There are two NFL-sized holes along the Michigan football team’s defensive line, glaring voids to be filled with no clear-cut replacements.
As Aidan Hutchinson and David Ojabo — both All-American edge rushers last season — set off for the NFL, they also leave an abundance of opportunity in their wake.
“Everybody in this group is realizing that,” junior defensive end Mike Morris said Monday. “Like, we need to step up, because we have to cover for two guys who made a lot of production last year. So everyone’s starting to realize that and starting to step up in their own way.”
Morris — who appeared in 14 games and drew four starts last season — feels that effort starts with him.
“I feel like I have no choice,” Morris said, his voice stern and confident. “You know, who else is it going to be? I feel like I’m holding myself to a standard. And it’s going to be me.
“… I want it to be me. I want to put myself in a position to make that play. I want to be that guy.”
Morris spent the early stages of the offseason prepping for his new role, less so preparing his body than adjusting his mental state. He changed his mentality, commencing the shift from an auxiliary piece who could rely on Hutchinson and Ojabo to make an impact play to someone who will need to carry the load himself.

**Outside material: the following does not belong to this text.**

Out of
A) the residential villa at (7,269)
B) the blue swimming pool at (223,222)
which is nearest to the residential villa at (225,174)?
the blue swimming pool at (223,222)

Morris says the refined mentality will position himself to “take over the game.” According to those around him, he’s well on his way to doing just that.
“Mike Morris could be the next Aidan Hutchinson (or) Ojabo,” Michigan coach Jim Harbaugh waxed on March 7.
Added junior defensive tackle Mazi Smith: “Great player. Can play anywhere across the line, especially when he puts his mind to it. He’s going to have a great year — a great year.”
Over the past decade, Michigan has churned out edge rushers like a high-octane factory. Such a pipeline pays immediate dividends — through on-field production and NFL pedigrees — but also plays an equally important role behind the scenes. Players like Morris can hone their craft under the tutelage of future pros, biding their time until it becomes their opportunity to step into the limelight.
During his freshman season in 2019, Morris did not see game action, buried behind the likes of Kwity Paye, Josh Uche and Mike Danna on the depth chart.
“It was definitely hard to take the backseat, but it was something that had to be done,” Morris says now, benefitting from three years of hindsight. “And I feel like it’s gonna be part of my story going forward. Me taking a step back and realizing like, I can do other things for the team — that definitely advanced my game to another level.”
Morris embraced his versatility, molding his body to play both inside and along the edge, squeezing as much playing time as possible. He put in extra hours in the film room, studying a variety of different players along the line to master different playstyles. And, in spite of the logjam in the trenches, Morris found his way onto the field and produced, making 17 total tackles in 2021.
“I could have been that guy like, ‘No, I don’t want to do that,’ ” Morris said. “… It made me just question myself and question what I wanted to do as a player and had to check my ego and just open my eyes.”
Now, seasoned and battle-tested, Morris is finally ready to assume the role that his predecessors trained him for.
Because in his eyes, there’s no longer an alternative.